**WRITTEN INSTRUCTION**:
Please switch "furthest" to "farthest" in the rows starting at the line that contains "What is the spatial" and ending at the last row, keeping both ends and changing nothing else. Leave the pictures out of your answer.

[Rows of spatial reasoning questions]
★ ★ ★ ★ ★

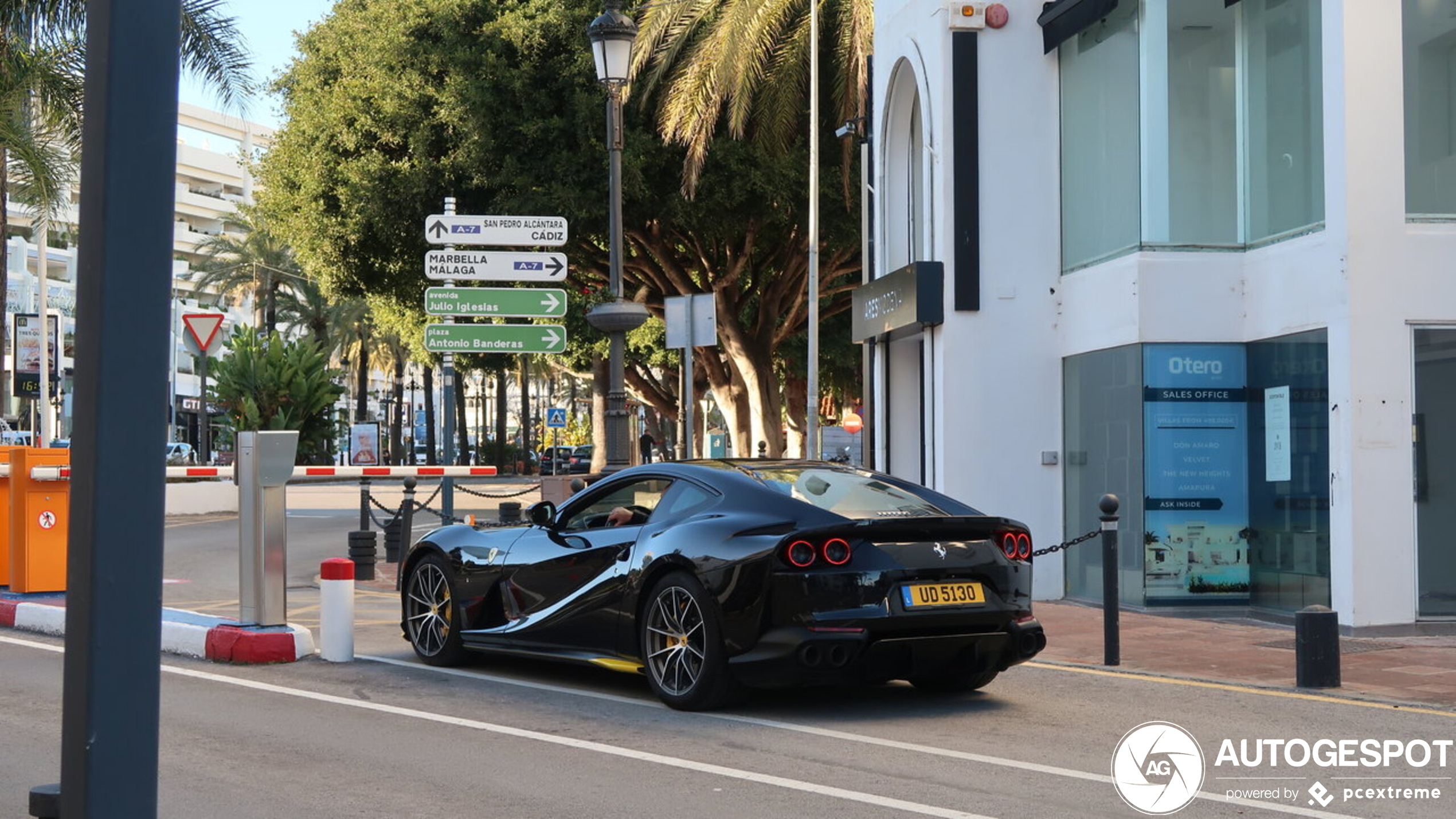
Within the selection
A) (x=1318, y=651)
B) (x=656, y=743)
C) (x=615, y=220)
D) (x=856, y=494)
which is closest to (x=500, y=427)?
(x=615, y=220)

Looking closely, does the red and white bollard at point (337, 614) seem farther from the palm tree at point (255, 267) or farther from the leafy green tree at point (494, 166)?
the palm tree at point (255, 267)

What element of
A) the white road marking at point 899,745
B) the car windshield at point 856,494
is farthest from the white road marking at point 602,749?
the car windshield at point 856,494

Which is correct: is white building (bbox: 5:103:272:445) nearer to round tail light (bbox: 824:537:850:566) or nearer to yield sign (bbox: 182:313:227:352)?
yield sign (bbox: 182:313:227:352)

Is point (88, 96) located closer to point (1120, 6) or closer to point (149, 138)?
point (149, 138)

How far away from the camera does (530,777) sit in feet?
21.1

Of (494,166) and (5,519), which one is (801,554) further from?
(494,166)

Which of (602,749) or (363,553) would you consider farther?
(363,553)

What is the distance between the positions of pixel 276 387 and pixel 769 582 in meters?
29.8

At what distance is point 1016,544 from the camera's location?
8.11m

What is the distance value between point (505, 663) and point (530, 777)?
3800mm

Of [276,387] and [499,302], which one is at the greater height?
[499,302]

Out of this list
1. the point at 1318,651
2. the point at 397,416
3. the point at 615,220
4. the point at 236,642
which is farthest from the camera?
the point at 397,416

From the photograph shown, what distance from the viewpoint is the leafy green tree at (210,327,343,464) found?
34656mm

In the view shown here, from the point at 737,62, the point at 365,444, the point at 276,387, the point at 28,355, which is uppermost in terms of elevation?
the point at 737,62
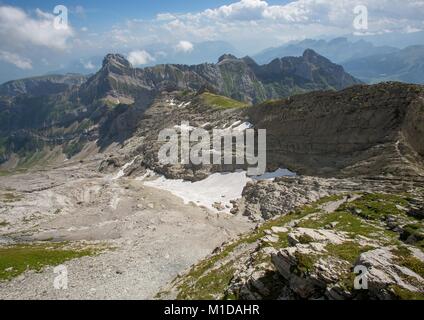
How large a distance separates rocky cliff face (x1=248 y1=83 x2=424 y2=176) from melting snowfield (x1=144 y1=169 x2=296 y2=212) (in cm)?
719

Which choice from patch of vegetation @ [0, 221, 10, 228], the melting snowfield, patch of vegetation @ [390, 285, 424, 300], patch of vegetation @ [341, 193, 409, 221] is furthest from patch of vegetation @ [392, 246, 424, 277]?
patch of vegetation @ [0, 221, 10, 228]

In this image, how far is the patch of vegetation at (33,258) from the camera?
1713 inches

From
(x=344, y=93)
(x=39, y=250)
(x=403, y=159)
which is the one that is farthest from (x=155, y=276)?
(x=344, y=93)

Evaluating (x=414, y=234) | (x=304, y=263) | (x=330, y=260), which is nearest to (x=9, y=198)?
(x=304, y=263)

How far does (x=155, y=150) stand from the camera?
119750 mm

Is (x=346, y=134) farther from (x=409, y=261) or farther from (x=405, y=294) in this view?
(x=405, y=294)

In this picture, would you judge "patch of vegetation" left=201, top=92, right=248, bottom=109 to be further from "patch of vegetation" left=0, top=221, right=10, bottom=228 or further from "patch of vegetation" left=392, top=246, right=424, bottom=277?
"patch of vegetation" left=392, top=246, right=424, bottom=277

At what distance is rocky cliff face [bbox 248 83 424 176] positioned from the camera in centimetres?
6638

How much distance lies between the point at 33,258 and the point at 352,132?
63.5m

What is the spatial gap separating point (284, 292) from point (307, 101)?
71125 mm

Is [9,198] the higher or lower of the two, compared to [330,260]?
lower

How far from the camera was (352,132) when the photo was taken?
7581 centimetres

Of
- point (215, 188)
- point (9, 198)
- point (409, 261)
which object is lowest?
point (9, 198)
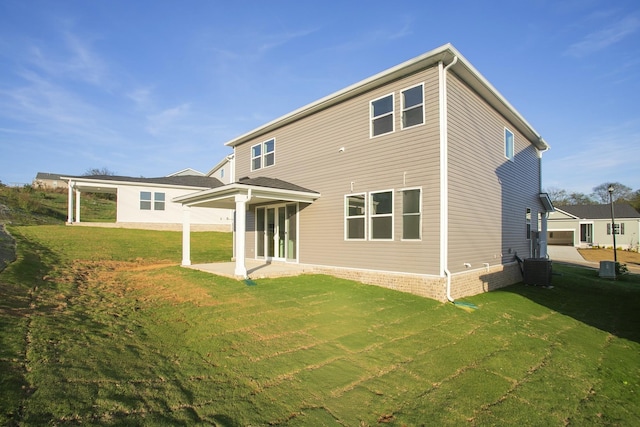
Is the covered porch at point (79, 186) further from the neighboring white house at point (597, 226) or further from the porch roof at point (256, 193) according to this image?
the neighboring white house at point (597, 226)

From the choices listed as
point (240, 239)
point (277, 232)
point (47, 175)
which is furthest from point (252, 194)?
point (47, 175)

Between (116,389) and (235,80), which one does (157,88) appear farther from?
(116,389)

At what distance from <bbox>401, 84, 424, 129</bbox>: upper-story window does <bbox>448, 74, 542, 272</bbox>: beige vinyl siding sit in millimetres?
717

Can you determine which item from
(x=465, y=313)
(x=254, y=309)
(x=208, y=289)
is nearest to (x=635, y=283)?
Answer: (x=465, y=313)

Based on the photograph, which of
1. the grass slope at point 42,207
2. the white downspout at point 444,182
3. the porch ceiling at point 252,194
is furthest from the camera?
the grass slope at point 42,207

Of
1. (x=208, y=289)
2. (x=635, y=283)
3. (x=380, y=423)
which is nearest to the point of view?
(x=380, y=423)

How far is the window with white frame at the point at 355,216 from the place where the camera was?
979 centimetres

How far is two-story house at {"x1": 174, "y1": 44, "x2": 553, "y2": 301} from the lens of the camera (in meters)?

★ ★ ★ ★ ★

**CORRECT ANSWER**:
What is the spatial gap separating point (284, 292) from point (307, 101)?
71125 mm

Is [9,198] the higher or lower of the two, compared to [330,260]?
lower

How far from the camera was (352,132) when the photo was taken?
7581 centimetres

Of
- point (215, 188)
- point (9, 198)
- point (409, 261)
which object is lowest?
point (9, 198)
Is the covered porch at point (79, 186) further from the neighboring white house at point (597, 226) or further from the porch roof at point (256, 193) according to this image?
the neighboring white house at point (597, 226)

From the choices listed as
point (240, 239)
point (277, 232)
point (47, 175)
which is farthest from point (252, 194)?
point (47, 175)

Between (116,389) and (235,80), which one does (157,88) appear farther from?
(116,389)

At what distance from <bbox>401, 84, 424, 129</bbox>: upper-story window does <bbox>448, 74, 542, 272</bbox>: beige vinyl siding sit in millimetres?
717

Can you determine which item from
(x=465, y=313)
(x=254, y=309)
(x=208, y=289)
is nearest to (x=635, y=283)?
Answer: (x=465, y=313)

Based on the photograph, which of
1. the grass slope at point 42,207
2. the white downspout at point 444,182
3. the porch ceiling at point 252,194
is farthest from the camera?
the grass slope at point 42,207

Of
1. (x=208, y=289)
2. (x=635, y=283)
3. (x=380, y=423)
which is nearest to the point of view?
(x=380, y=423)

How far is the window with white frame at the point at 355,216 from the place where the camera was?
979 centimetres

How far is two-story house at {"x1": 174, "y1": 44, "x2": 553, "y2": 301} from the lens of the camera (in meters)?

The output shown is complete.